Terry Venables Nov 87 - Jun 91
What a time. Gazza. Gary. A second Gary. Actually won something. Iconic moments. Went on to manage England and bring all his his Tottenham favourites into the team while looking like he’d stepped out from behind the bar at the Queen Vic. Magical stuff.
Harry Redknapp Oct 08 - Jun 12
Was uninspiring at first, being associated with east end laughing stock West Ham, but turned out to be really good, getting us to the Champions League regularly and competing there. Put together a great team but couldn’t’ shake his love for a bargain as expressed through strikers like Robbie Keane and Peter Crouch. Signed Van der Vaart. Looked like Deputy Dawg. Legend.
Martin Jol Nov 04 - Oct 07
Massive Dutchman. Looked like he loved a pint and a dart. Played some great football. Signed Berbatov. Legend.
Antonio Conte Nov 21 - Mar 23
A warning on how easy it is to be seduced. When he strung a couple of results together and literally exploded with rage or joy at every single minor incident on the touchline, I thought he’d lead us to the promised land and beyond. Things quickly went sour until his ‘I’m mad as hell and not taking it any more’ press conference that brought about a hasty end.
Glenn Hoddle Apr 01 - Sep 03
Every Spurs fan’s favourite player, with his droopy socks, shaggy hair and magical vision and feet. Unfortunately was massive nutcase as a person with a history of using faith healers and managing Chelsea. This one hurts, as we thought he’d build a team in his image, swanning around the centre circle doing nothing before unleashing a pass like a Van Gough painting to win eight or nine nil, but ultimately he did nothing with us.
Gerry Francis Nov 94 - Nov 97
Took the famous five and made a more solid team of it - but looking back, it’s hard to fathom he was there for three years. Had a really impressive mullet.
9 - 11. Juande Ramos Oct 07 - Oct 08, Jacques Santini Jun 04 - Nov 04, Nuno Espirito Santo Jun 21 - Nov 21
Grouping all these up because they’re all Embarrassing And Wholly Unmemorable Failed Experiments. Ramos gets an honourable mention for winning a league cup, signing Luka Modric and having fantastic eyebrows.
Doug Livermore / Peter Shreeves May 92 - 19 Jun 93
I literally do not remember these guys. Not a good sign.
Tim Sherwood Dec 13 - May 14
Another EAWUFE, but gets his own extra embarrassing category for wearing vests and saluting. For some reason.
Andre Villas-Boas Jul 2012 - Dec 2013
Sharp suited and big brained mysterious chin rubbing, we thought we were getting the next Moneyball Uber Genius, but he turned out to be yet another EAWUFE, and one from Chelsea.

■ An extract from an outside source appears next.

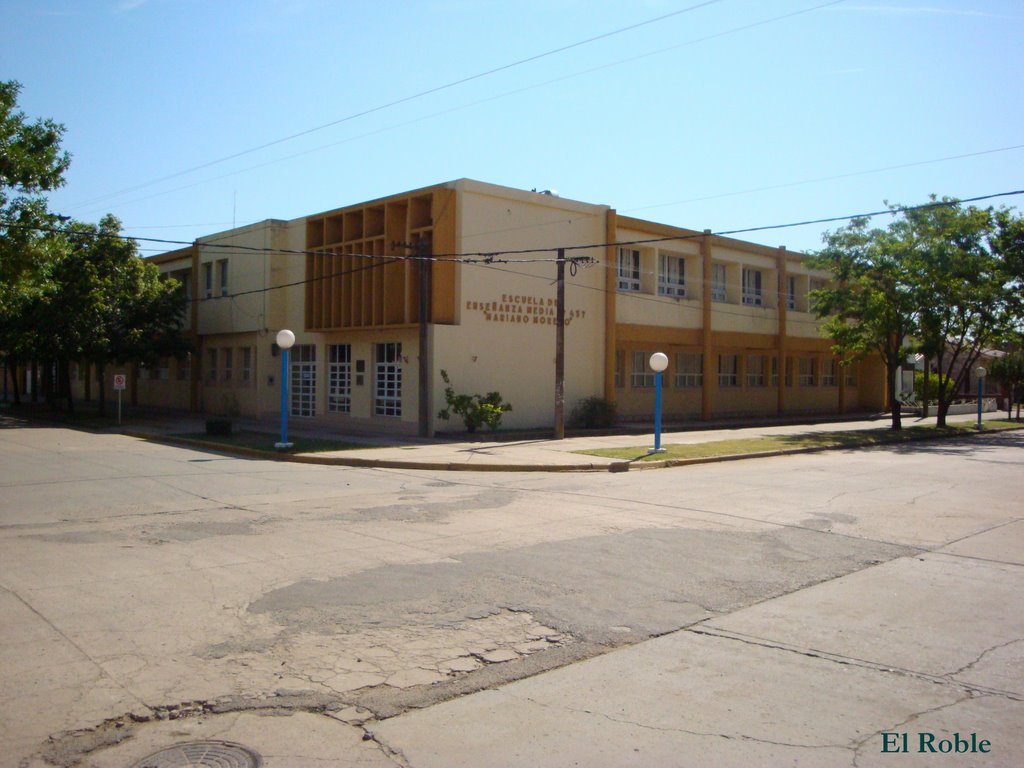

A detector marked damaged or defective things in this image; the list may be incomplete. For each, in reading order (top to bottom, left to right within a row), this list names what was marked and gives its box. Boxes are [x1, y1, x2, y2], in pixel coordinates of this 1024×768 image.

cracked pavement [0, 423, 1019, 765]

George Graham Oct 98 - Mar 01
Bought in from our loathsome rivals Arsenal, he did a job for us, won a trophy, proved himself to be a decent man but we could never really love him. Won a trophy and there are rumours the crowd sung his name, but I don’t believe it. Wrong man in the wrong place and just not Tottenham.
Christian Gross Nov 97 - Sep 98
The manager when I arrived in London. Embarrassed himself by waving around a tube ticket for some reason. Around this time, Arsenal were putting together an amazing team that went out and won the Premier League, while we’d installed this unknown manager, far out of his depth. Probably a decent man, but I am deeply petty and blame him for a lot.
Jose Mourinho Nov 19 - Apr 21
Brought in from Chelsea with a reputation for being a dick that won things, and only fulfilled the first part of the equation. Got good results initially, but when there was the inevitable fallout with the management and players, and he started demanding Respect from every man and his dog, it all went south very quickly. His first season was captured in excruciating detail in the All Or Nothing documentary, exposing his elite tier banter, but also confirmed he was a dick that arranged all his medals on his desk on day one.